Un bicho raro ha caído de nuevo a Pichincha –dijo el padre del niño-. Y apenas en noviembre nos libramos de esa romería de tristes crónicos que invadieron a Rosario. Esto ya no parece una ciudad decente, parece un purgatorio de menesterosos. 
-Es el Paraná que trae a todos los desperdicios del mundo –dijo la mujer con algo que pareció ser una risa.
-Nada de eso, mujer –contestó indignado-. Es que aquí no sólo es el paraíso prostibulario más grande de la Argentina, sino también el de la tolerancia. Cualquier mendigo mugroso con sólo sentarse en un banco, ya es dueño de él.
-Pobre hombre –se apiadó la mujer-.
-¡Que pobre hombre ni que ocho cuartos! El muy desfachatado no tiene ni para comer y se ha atrevido a preguntarme cuál era mi deseo para esta navidad
-¿Y qué le contestaste?- se rio ella.
  - Lo que se le puede contestar a un loco-dijo-. Un baúl repleto de plata y otro repleto de mierda.
-¿Y entonces? –preguntó la madre del niño.
-Y entonces, él me miró como si el loco fuera yo.

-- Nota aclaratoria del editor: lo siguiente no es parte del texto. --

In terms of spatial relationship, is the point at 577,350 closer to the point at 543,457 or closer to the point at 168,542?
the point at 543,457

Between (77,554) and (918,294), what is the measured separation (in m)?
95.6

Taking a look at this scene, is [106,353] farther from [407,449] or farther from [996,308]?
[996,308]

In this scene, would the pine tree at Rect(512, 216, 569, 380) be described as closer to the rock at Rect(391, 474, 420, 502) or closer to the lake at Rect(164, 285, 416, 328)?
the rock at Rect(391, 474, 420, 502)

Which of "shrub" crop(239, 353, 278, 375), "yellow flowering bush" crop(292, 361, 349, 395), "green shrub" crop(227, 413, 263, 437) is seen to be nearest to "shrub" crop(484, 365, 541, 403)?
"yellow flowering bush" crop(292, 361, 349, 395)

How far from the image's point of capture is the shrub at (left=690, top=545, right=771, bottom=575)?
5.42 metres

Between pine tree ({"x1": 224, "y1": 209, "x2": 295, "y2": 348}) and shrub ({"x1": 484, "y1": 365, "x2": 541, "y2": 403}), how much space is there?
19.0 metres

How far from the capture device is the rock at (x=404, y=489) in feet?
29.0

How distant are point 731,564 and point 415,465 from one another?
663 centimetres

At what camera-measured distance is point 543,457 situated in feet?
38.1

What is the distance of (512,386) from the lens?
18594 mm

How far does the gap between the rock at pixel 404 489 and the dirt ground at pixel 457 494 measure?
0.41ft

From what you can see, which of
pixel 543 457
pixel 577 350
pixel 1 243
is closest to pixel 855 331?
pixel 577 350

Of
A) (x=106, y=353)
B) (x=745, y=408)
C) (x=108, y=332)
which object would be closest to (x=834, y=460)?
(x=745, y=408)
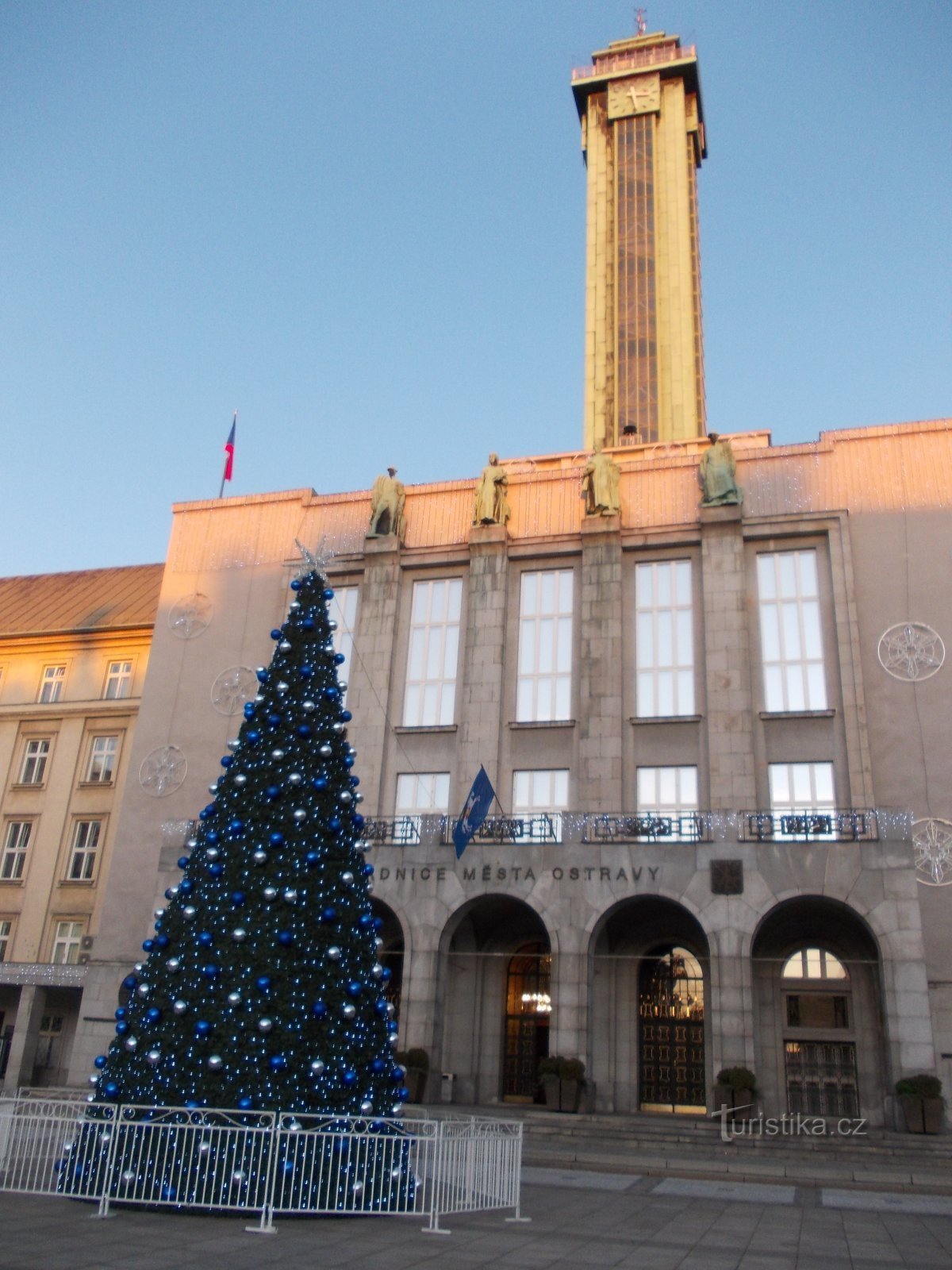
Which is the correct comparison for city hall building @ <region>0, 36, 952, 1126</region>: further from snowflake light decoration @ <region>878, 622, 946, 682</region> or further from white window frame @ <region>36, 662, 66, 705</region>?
white window frame @ <region>36, 662, 66, 705</region>

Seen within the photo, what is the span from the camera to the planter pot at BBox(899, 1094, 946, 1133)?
21.2m

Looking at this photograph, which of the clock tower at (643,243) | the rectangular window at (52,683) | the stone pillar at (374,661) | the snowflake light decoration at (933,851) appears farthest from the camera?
the clock tower at (643,243)

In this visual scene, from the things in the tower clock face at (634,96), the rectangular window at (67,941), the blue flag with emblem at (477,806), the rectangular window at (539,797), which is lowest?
the rectangular window at (67,941)

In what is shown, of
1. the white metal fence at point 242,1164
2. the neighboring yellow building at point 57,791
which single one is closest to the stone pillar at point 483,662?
the neighboring yellow building at point 57,791

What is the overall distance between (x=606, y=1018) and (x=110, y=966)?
591 inches

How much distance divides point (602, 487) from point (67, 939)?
23.9 meters

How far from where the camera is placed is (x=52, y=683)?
1615 inches

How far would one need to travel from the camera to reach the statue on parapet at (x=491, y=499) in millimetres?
32312

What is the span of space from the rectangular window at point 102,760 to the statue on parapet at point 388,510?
44.1ft

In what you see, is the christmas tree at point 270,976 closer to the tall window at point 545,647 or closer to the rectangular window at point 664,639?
the tall window at point 545,647

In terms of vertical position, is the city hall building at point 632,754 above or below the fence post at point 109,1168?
above

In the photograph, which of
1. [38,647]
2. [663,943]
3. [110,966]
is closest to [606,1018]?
[663,943]

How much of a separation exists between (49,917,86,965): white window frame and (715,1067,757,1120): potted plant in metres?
22.8

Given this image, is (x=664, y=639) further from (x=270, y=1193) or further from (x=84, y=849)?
(x=84, y=849)
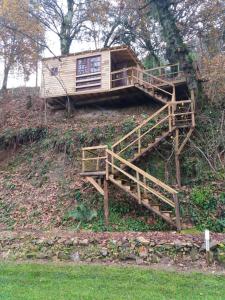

  Por esa época, los grupos de jóvenes siesteaban por el barrio de Pichincha caminando por sobre los rieles del tren. Les gustaba arrojar cascotes a los mendigos y en especial al que habían apodado, El Trapo Rojo. El hombre, en cambio, devolvía los insultos con una gran mirada de bondad.
Trapo Rojo no estaba solo. A los tres días de su llegada, arribó otro y luego otro, hasta que eran tantos que la estación, Rosario Norte quedó chica para albergarlos. Todos los ancianos se parecían. Y siempre llegaban arrastrando esos extraños baúles que parecían pesar toneladas.
El niño seguía yendo a la estación, aunque estaba preocupado por su padre que andaba desquiciado, porque estaban a punto de echarlos del conventillo donde vivían. 
-¡Esos Trapos Rojos!- maldecía-. Sólo han traído miseria a Pichincha. Un día de estos prenderé fuego a esos baúles mugrientos, para ver si así me cambia la suerte y consigo trabajo.
  Cuando se aproximaban las fiestas navideñas, los ancianos se acercaban a los niños y les preguntaban que deseaban que les trajera el Niño Dios. Algunos les respondían con burlas, otros con escupitajos, pero él era el único que, sin esperanzas de recibir el preciado regalo de navidad, les contestaba con amabilidad.
-Un carro de bomberos, señor –le decía.
Y El Trapo Rojo asentía. A veces, parecían estar muy tristes, especialmente los días 24 de diciembre, cuando la gente pasaba muy cerca de ellos sin siquiera mirarlos. Todos los Trapos Rojos partían con rumbos desconocidos. El niño se imaginaba que regresaban a sus hogares. El único que se quedaba en la estación era el primero que había llegado a Pichincha hacía cuatro años.
Al año siguiente regresaban de nuevo arrastrando sus baúles prehistóricos.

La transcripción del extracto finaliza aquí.